The Vourdalak review: A mesmerizing gothic folktale

The Vourdalak - Oscilloscope Laboratories
The Vourdalak - Oscilloscope Laboratories /

Before Bram Stoker's Dracula, published in 1897, there was The Family of the Vourdalak, an 1839 French novel by Russian author Aleksey Tolstoy. The Vourdalak is a mesmerizing adaptation and exciting entry into the overplayed vampire subgenre. The period film contains an engrossing atmosphere, solid performances, and an unsettling puppet as the big bad.

Directed by Adrien Beau and shot on 16 mm, the film stars Kacey Mottet Klein as Marquis d'Urfé, a diplomat of the King of France who gets lost in the forest and finds refuge with a weird family, while Turks ravage and pillage the countryside. The film's tone is apparent immediately with shots of creeping fog and rows of crocked crosses/tombstones in the forest. This very much feels like a Hammer film in all the best ways in terms of tone and mood.

It's apparent that whatever Marquis is about to encounter isn't good. He can't leave, though, because he lost his horse and his luggage, so he's reliant on the family. He also swoons over the rather lovely and mysterious Sdenka (Ariane Labed). The rest of the family includes the vagabond Piotr (Vassili Schneider), Jegor (Grégoire Colin), Jegor's wife Anja (Claire Duburcq), and Anja and Jegor's son Vlad (Gabriel Pavie). Collectively, they make for a very strange and unusual family unit, to put it lightly. Each member is distinct in terms of his or her eccentricity.

The Vourdalak - Oscilloscope Laboratories /

The bloodsucking patriarch, Grocha, is a life-sized puppet voiced by Beau who shambles across the screen and has large teeth that constantly chatter. While Klein suffices as a good leading man, don't be fooled. It's the spinetingling puppet that steals the show and even has some of the feature's best one-liners. The fact a puppet is the bloodsucker makes this film stand out from the oceans of other vampire films. There's simply nothing attractive about this creature. It's manipulative, vicious, and feeds upon its family. This also contrasts with other vampire lure because the monster preys upon its loved ones, knowing they won't leave due to a profound sense of loyalty.

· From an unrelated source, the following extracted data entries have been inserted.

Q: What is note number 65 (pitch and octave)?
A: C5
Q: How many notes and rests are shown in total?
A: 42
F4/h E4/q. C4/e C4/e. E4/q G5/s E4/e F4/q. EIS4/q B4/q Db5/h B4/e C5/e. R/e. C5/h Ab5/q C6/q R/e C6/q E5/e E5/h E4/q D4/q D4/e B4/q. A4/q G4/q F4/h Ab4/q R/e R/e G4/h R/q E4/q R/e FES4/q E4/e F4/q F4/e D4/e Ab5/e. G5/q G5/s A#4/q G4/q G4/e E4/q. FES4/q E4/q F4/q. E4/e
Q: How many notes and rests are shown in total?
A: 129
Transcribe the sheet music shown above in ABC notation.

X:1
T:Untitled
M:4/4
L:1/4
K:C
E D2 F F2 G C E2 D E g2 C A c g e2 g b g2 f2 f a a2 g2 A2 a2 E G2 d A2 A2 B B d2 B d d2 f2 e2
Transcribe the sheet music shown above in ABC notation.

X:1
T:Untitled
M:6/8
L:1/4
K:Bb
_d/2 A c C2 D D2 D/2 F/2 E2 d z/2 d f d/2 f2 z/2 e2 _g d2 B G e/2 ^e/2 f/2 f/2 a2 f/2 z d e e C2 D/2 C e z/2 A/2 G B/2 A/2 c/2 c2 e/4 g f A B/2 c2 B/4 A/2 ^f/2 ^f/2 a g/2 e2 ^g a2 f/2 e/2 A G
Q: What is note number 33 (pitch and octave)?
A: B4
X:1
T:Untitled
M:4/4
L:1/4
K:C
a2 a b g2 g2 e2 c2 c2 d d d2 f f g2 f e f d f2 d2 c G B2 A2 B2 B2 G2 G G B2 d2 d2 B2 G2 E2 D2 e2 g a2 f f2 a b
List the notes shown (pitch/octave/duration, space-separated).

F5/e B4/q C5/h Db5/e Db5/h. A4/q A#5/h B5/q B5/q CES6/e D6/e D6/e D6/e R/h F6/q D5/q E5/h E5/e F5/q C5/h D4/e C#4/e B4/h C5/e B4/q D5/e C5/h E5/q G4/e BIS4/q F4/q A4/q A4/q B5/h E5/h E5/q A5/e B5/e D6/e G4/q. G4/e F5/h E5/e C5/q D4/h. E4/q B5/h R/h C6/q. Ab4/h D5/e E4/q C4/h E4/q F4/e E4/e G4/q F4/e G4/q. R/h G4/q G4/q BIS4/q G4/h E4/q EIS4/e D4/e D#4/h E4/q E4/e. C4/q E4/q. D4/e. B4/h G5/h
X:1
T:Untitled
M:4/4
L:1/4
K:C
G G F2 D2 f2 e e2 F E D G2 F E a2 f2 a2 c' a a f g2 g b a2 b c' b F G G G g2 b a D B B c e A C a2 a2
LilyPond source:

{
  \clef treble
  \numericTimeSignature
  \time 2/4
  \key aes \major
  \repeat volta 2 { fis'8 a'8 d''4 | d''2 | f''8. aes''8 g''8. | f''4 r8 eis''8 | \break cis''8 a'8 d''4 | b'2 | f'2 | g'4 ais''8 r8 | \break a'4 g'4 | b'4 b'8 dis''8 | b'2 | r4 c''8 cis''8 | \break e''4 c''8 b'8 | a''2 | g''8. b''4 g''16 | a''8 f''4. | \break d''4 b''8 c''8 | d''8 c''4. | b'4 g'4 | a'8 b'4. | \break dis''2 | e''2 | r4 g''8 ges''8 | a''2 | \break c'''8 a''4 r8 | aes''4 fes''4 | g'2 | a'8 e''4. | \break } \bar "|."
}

While the feature takes its time to really get going, there are a few gory scenes that will satisfy horror hounds. More often than not, though, this is an absorbing movie heavy on atmosphere. Keep in mind this is an adaptation of a 19th Century gothic novel, after all. The aesthetics frequently reinforce the era and tone, from the costume designs to the spooky shots of the forest. There's one particular scene between Vlad and Gorcha that's downright hair-raising.

The Vourdalak is a fascinating adaptation of a gothic novel that's too often overshadowed by the likes of Mary Shelley's Frankenstein and Bram Stoker's Dracula. Through the simple set design of an eerie forest and an old house, Beau enlivens Tolstoy's novel for the big screen and uses a frightening puppet to do so. This is a rich, poetic film that feels fresh in its execution. The film's also a visual feast with a few nightmarish images and plenty of hypnotic sequences.

The Vourdalak opens exclusively in cinemas on June 28th from Oscilloscope Laboratories.